Paste extrusion generates a surface lubrication layer
Richard T. Benders, Menno Thomas, Thomas M.M. Bastiaansen, Raoul Fix, Mario Scheel, Guido Bosch, Sonja de Vries, Jasper van der Gucht, Joshua A. Dijksman

TL;DR
This paper reveals that high pressure paste extrusion creates a thin fluid lubrication layer due to phase segregation, which influences friction and could improve energy efficiency and product quality.
Contribution
It uncovers the formation of a nanoscale fluid layer during paste extrusion caused by pressure-induced phase segregation, affecting boundary interactions.
Findings
A fluid boundary layer forms during high pressure paste extrusion.
The fluid layer is thinner than the particle size.

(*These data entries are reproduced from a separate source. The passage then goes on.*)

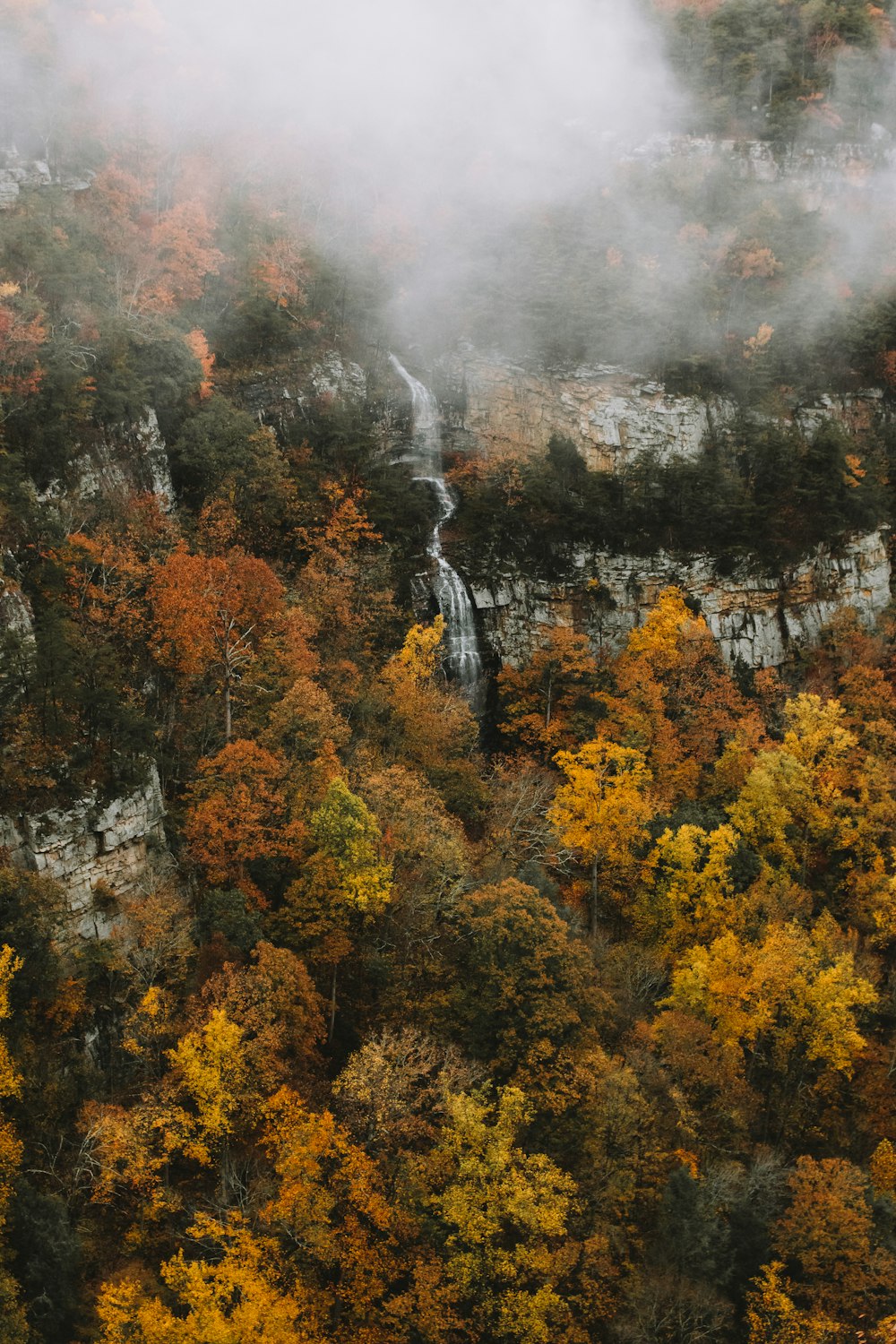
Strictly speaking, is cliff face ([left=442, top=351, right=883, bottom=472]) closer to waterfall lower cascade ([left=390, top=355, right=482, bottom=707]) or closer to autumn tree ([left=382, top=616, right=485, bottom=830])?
waterfall lower cascade ([left=390, top=355, right=482, bottom=707])

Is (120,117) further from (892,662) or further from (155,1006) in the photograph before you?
(892,662)

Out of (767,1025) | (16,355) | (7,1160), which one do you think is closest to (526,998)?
(767,1025)

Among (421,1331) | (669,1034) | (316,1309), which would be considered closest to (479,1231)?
(421,1331)

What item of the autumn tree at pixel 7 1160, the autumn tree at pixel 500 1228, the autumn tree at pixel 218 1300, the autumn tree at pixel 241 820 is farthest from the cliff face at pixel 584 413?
the autumn tree at pixel 218 1300

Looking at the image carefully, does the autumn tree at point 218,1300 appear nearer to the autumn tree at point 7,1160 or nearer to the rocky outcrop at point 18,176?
the autumn tree at point 7,1160

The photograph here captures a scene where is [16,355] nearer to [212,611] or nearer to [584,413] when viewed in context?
[212,611]

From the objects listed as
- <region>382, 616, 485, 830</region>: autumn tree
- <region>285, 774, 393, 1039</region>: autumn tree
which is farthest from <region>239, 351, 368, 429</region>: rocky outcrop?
<region>285, 774, 393, 1039</region>: autumn tree
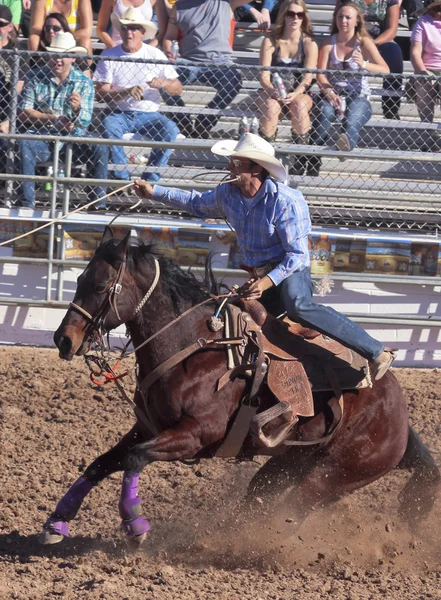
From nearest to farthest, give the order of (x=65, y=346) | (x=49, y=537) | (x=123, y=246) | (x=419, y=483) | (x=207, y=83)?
(x=65, y=346)
(x=123, y=246)
(x=49, y=537)
(x=419, y=483)
(x=207, y=83)

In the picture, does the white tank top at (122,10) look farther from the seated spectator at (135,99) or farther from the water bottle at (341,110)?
the water bottle at (341,110)

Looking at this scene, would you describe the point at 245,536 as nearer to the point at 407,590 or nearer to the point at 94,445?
the point at 407,590

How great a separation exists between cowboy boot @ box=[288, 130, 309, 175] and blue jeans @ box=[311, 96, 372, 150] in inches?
3.9

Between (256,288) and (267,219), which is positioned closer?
(256,288)

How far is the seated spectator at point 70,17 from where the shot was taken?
32.0 feet

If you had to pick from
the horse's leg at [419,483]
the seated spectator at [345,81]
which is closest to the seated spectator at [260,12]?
the seated spectator at [345,81]

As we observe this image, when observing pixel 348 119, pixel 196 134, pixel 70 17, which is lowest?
pixel 196 134

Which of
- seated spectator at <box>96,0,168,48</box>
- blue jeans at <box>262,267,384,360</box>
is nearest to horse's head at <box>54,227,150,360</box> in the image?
blue jeans at <box>262,267,384,360</box>

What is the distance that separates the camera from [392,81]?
30.7ft

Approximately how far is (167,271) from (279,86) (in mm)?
4314

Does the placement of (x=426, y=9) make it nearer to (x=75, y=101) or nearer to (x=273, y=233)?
(x=75, y=101)

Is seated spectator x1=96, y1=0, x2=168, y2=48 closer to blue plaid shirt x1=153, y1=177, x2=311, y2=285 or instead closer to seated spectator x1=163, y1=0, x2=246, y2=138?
seated spectator x1=163, y1=0, x2=246, y2=138

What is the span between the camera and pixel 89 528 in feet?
18.6

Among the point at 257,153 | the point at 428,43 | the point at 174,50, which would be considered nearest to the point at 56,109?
the point at 174,50
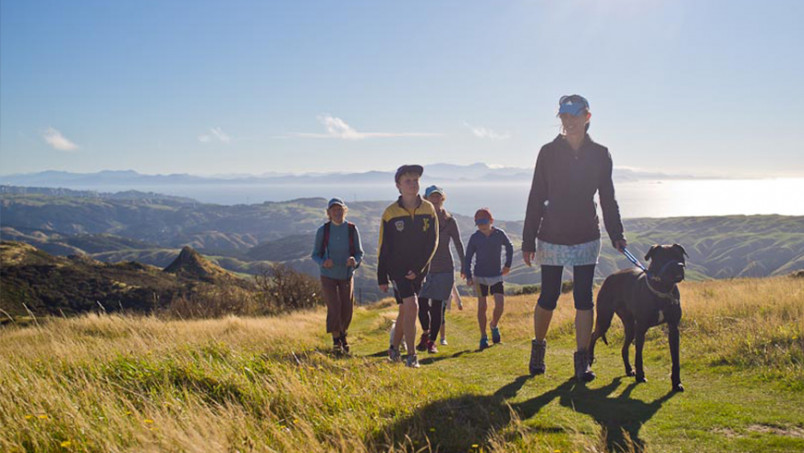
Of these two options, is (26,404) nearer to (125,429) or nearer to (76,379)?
(76,379)

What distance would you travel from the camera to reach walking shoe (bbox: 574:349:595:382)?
479cm

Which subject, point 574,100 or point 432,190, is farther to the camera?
point 432,190

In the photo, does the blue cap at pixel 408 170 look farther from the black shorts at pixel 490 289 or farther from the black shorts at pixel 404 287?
the black shorts at pixel 490 289

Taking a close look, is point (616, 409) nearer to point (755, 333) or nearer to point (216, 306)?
point (755, 333)

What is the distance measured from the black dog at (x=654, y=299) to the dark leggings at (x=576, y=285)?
1.12ft

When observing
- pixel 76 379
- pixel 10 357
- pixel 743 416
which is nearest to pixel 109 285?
pixel 10 357

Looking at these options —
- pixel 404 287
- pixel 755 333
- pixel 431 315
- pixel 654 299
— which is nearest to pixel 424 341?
pixel 431 315

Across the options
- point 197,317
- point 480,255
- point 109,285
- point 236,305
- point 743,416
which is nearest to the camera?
point 743,416

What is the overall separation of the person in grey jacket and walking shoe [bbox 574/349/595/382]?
3.13 metres

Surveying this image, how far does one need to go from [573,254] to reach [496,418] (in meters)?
2.06

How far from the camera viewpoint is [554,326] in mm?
9023

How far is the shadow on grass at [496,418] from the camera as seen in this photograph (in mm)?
3154

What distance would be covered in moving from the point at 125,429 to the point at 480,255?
6300mm

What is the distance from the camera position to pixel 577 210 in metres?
4.89
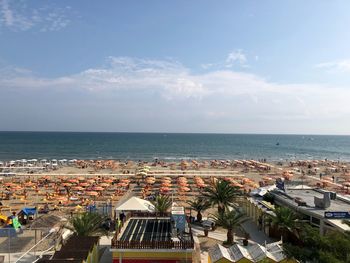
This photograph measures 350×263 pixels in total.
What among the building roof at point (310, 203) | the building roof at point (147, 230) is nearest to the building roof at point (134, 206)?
the building roof at point (147, 230)

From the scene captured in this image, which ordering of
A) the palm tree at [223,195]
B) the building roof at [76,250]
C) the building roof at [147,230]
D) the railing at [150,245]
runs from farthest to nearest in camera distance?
the palm tree at [223,195]
the building roof at [147,230]
the railing at [150,245]
the building roof at [76,250]

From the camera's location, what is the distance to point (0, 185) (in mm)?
41250

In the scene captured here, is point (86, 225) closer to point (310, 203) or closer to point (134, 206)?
point (134, 206)

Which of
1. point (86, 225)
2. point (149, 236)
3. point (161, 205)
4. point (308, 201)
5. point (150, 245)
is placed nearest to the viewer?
point (150, 245)

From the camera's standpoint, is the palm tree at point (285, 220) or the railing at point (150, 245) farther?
the palm tree at point (285, 220)

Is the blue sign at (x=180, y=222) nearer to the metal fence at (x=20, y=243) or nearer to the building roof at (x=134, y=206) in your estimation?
the building roof at (x=134, y=206)

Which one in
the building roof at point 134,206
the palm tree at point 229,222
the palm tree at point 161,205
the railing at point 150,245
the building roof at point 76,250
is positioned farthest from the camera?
the palm tree at point 161,205

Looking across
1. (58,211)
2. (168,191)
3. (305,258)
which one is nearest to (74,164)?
(168,191)

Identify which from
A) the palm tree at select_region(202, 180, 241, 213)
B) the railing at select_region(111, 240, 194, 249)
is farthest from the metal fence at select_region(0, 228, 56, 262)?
the palm tree at select_region(202, 180, 241, 213)

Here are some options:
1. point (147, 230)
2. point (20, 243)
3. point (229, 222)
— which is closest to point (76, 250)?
point (147, 230)

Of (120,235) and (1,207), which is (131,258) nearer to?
(120,235)

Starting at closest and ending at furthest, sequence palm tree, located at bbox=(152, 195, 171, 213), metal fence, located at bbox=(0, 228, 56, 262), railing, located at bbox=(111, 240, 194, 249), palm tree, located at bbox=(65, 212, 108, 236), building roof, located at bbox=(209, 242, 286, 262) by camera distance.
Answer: building roof, located at bbox=(209, 242, 286, 262) → railing, located at bbox=(111, 240, 194, 249) → metal fence, located at bbox=(0, 228, 56, 262) → palm tree, located at bbox=(65, 212, 108, 236) → palm tree, located at bbox=(152, 195, 171, 213)

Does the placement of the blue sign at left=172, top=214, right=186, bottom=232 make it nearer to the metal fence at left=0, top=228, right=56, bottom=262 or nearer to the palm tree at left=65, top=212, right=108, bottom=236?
the palm tree at left=65, top=212, right=108, bottom=236

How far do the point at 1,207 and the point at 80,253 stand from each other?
18.5 m
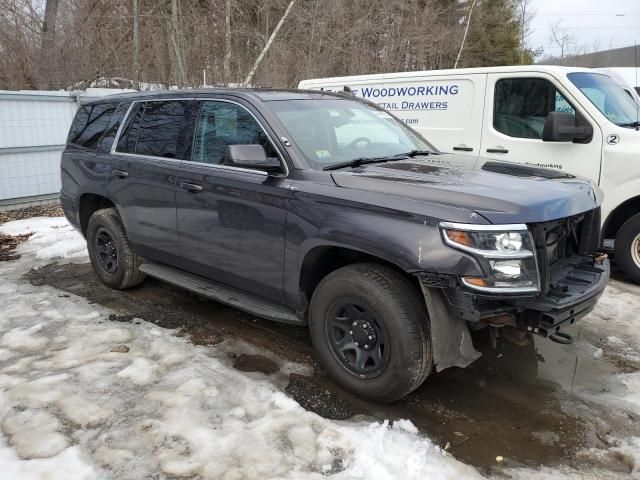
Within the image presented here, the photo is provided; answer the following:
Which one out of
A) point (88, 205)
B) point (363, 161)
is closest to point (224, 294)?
point (363, 161)

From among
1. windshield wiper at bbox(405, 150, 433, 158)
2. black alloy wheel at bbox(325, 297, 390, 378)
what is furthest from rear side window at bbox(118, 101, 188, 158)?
black alloy wheel at bbox(325, 297, 390, 378)

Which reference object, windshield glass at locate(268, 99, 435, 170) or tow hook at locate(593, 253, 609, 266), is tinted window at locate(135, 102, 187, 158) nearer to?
windshield glass at locate(268, 99, 435, 170)

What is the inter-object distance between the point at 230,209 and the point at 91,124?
8.26 ft

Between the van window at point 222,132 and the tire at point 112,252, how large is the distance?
142 cm

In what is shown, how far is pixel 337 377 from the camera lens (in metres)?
3.43

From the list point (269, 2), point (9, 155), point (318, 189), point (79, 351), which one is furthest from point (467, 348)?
point (269, 2)

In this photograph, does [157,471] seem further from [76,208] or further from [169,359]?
[76,208]

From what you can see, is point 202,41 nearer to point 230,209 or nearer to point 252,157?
point 230,209

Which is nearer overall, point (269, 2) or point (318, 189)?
point (318, 189)

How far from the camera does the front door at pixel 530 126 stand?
18.6 ft

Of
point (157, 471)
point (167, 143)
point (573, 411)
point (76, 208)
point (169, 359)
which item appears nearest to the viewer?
point (157, 471)

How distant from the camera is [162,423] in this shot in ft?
10.1

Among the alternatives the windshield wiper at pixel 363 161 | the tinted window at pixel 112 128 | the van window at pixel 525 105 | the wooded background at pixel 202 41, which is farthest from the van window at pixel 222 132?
the wooded background at pixel 202 41

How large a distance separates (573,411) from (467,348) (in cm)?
85
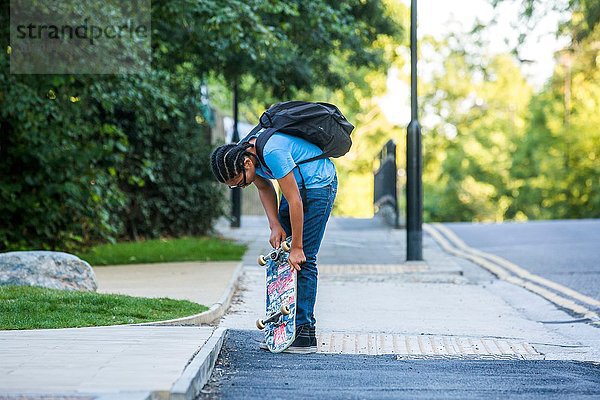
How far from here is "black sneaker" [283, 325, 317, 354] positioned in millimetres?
7418

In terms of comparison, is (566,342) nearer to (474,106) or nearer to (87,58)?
(87,58)

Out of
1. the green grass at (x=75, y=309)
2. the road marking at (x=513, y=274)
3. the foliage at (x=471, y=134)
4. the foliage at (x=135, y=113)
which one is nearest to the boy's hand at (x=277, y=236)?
the green grass at (x=75, y=309)

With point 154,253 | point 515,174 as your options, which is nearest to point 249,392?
point 154,253

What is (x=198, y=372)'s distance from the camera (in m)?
5.84

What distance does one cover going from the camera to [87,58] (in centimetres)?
1377

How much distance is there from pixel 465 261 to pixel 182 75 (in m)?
6.31

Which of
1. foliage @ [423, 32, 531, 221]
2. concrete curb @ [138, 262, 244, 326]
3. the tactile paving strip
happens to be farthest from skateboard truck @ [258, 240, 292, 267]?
foliage @ [423, 32, 531, 221]

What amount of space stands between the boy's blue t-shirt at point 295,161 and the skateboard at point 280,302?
A: 18.2 inches

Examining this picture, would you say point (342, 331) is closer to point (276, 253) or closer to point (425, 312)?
point (425, 312)

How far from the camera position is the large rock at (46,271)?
10.2m

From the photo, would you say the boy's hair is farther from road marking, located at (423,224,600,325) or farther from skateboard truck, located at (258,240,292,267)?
road marking, located at (423,224,600,325)

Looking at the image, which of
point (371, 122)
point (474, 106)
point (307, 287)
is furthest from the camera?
point (474, 106)

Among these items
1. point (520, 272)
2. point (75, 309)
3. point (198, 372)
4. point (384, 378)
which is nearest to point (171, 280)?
point (75, 309)

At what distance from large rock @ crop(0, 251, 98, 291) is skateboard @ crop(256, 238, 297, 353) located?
136 inches
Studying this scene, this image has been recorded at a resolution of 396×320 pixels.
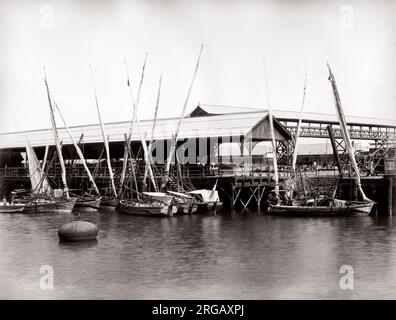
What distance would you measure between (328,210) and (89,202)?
2361 centimetres

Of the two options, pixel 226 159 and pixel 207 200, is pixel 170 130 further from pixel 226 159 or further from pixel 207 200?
pixel 207 200

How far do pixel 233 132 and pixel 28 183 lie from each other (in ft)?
104

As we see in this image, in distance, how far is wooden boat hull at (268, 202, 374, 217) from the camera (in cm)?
4766

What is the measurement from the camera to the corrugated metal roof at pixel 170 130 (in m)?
58.1

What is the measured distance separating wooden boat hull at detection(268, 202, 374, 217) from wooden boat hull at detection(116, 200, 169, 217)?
10.1 metres

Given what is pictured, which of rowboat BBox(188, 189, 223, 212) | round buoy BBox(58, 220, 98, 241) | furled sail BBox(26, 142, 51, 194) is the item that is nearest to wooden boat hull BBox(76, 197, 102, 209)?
furled sail BBox(26, 142, 51, 194)

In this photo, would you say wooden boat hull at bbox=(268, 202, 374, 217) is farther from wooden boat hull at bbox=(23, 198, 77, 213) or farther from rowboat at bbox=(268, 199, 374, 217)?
wooden boat hull at bbox=(23, 198, 77, 213)

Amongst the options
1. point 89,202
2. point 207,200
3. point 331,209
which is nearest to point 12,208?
point 89,202

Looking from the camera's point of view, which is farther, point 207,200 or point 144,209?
point 207,200

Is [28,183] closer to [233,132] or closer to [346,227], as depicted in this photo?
[233,132]

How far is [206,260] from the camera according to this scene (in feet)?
94.0

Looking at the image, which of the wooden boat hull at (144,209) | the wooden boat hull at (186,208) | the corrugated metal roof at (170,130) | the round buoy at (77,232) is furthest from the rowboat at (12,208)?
the round buoy at (77,232)

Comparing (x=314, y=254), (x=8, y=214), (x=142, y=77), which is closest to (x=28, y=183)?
(x=8, y=214)
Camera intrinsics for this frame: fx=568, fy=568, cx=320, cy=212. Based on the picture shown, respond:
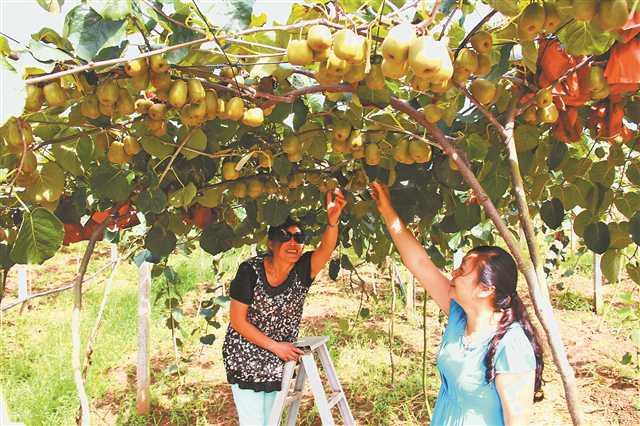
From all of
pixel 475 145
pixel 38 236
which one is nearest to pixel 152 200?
pixel 38 236

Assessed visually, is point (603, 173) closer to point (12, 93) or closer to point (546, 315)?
point (546, 315)

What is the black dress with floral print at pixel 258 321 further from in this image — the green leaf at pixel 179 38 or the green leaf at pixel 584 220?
the green leaf at pixel 179 38

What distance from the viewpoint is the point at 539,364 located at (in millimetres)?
1714

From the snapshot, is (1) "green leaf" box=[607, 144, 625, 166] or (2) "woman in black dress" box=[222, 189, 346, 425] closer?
(1) "green leaf" box=[607, 144, 625, 166]

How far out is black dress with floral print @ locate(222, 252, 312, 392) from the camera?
255cm

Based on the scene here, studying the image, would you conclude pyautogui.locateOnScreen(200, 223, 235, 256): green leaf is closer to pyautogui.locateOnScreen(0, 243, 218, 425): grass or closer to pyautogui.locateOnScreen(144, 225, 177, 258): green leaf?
pyautogui.locateOnScreen(144, 225, 177, 258): green leaf

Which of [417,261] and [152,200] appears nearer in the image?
[152,200]

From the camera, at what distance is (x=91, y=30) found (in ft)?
3.17

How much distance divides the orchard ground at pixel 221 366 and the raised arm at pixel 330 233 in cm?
142

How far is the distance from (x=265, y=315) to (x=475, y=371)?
1199mm

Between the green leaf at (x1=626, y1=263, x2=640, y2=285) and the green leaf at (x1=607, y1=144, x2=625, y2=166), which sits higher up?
the green leaf at (x1=607, y1=144, x2=625, y2=166)

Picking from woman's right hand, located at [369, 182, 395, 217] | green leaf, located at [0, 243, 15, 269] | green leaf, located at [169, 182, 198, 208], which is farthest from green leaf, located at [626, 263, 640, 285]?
green leaf, located at [0, 243, 15, 269]

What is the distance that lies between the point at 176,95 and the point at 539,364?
4.30ft

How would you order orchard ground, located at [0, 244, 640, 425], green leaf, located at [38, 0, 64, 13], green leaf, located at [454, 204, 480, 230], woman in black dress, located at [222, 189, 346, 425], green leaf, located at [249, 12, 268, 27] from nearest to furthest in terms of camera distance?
green leaf, located at [38, 0, 64, 13]
green leaf, located at [249, 12, 268, 27]
green leaf, located at [454, 204, 480, 230]
woman in black dress, located at [222, 189, 346, 425]
orchard ground, located at [0, 244, 640, 425]
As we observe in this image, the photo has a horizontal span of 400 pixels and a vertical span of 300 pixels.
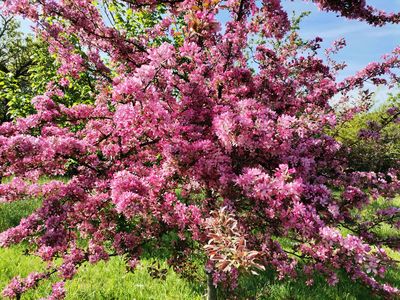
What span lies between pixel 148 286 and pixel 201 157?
350cm

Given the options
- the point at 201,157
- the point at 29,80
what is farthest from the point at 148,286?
the point at 29,80

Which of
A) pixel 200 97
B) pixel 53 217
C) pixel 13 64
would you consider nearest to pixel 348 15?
pixel 200 97

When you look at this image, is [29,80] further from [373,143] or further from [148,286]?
[373,143]

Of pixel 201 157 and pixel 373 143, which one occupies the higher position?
pixel 201 157

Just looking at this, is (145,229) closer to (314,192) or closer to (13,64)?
(314,192)

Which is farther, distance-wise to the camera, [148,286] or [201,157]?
[148,286]

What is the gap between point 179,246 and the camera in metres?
3.96

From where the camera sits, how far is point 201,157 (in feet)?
10.6

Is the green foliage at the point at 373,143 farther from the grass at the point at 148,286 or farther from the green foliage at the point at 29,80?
the green foliage at the point at 29,80

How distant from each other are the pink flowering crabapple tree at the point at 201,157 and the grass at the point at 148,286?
1127 millimetres

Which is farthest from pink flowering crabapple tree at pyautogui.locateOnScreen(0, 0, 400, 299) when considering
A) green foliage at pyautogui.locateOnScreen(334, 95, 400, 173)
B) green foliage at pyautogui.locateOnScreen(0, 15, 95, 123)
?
green foliage at pyautogui.locateOnScreen(0, 15, 95, 123)

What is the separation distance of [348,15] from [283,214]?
8.81 ft

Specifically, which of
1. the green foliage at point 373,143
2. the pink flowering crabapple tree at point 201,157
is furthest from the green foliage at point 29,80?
the green foliage at point 373,143

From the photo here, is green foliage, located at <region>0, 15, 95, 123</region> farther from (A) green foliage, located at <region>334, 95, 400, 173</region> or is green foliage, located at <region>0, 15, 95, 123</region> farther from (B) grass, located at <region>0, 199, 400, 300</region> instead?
(A) green foliage, located at <region>334, 95, 400, 173</region>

The fluid layer influences the paste's friction coefficient.
Abstract
Dense particle-fluid mixtures, or \emph{pastes}, are encountered in the production of various materials, including animal feed, human food, pharmaceuticals, and biomass for bioenergy. The flow behavior of such dense deformable particulate media is poorly understood, as the interplay between applied stresses, particle deformability and interstitial fluids can be very complex. One challenging context is high pressure pipe flow, encountered in extrusion. Despite its widespread use, many questions remain about how during high pressure flow of the paste, the particle-fluid mixture behaves and interacts with boundaries. We show how high pressure paste extrusion induces the formation of a fluid boundary thinner than the particle size. The induced fluid layer emerges from a pressure-induced phase segregation process. The fluid layer is sufficiently thin to affect particle-wall contacts, making…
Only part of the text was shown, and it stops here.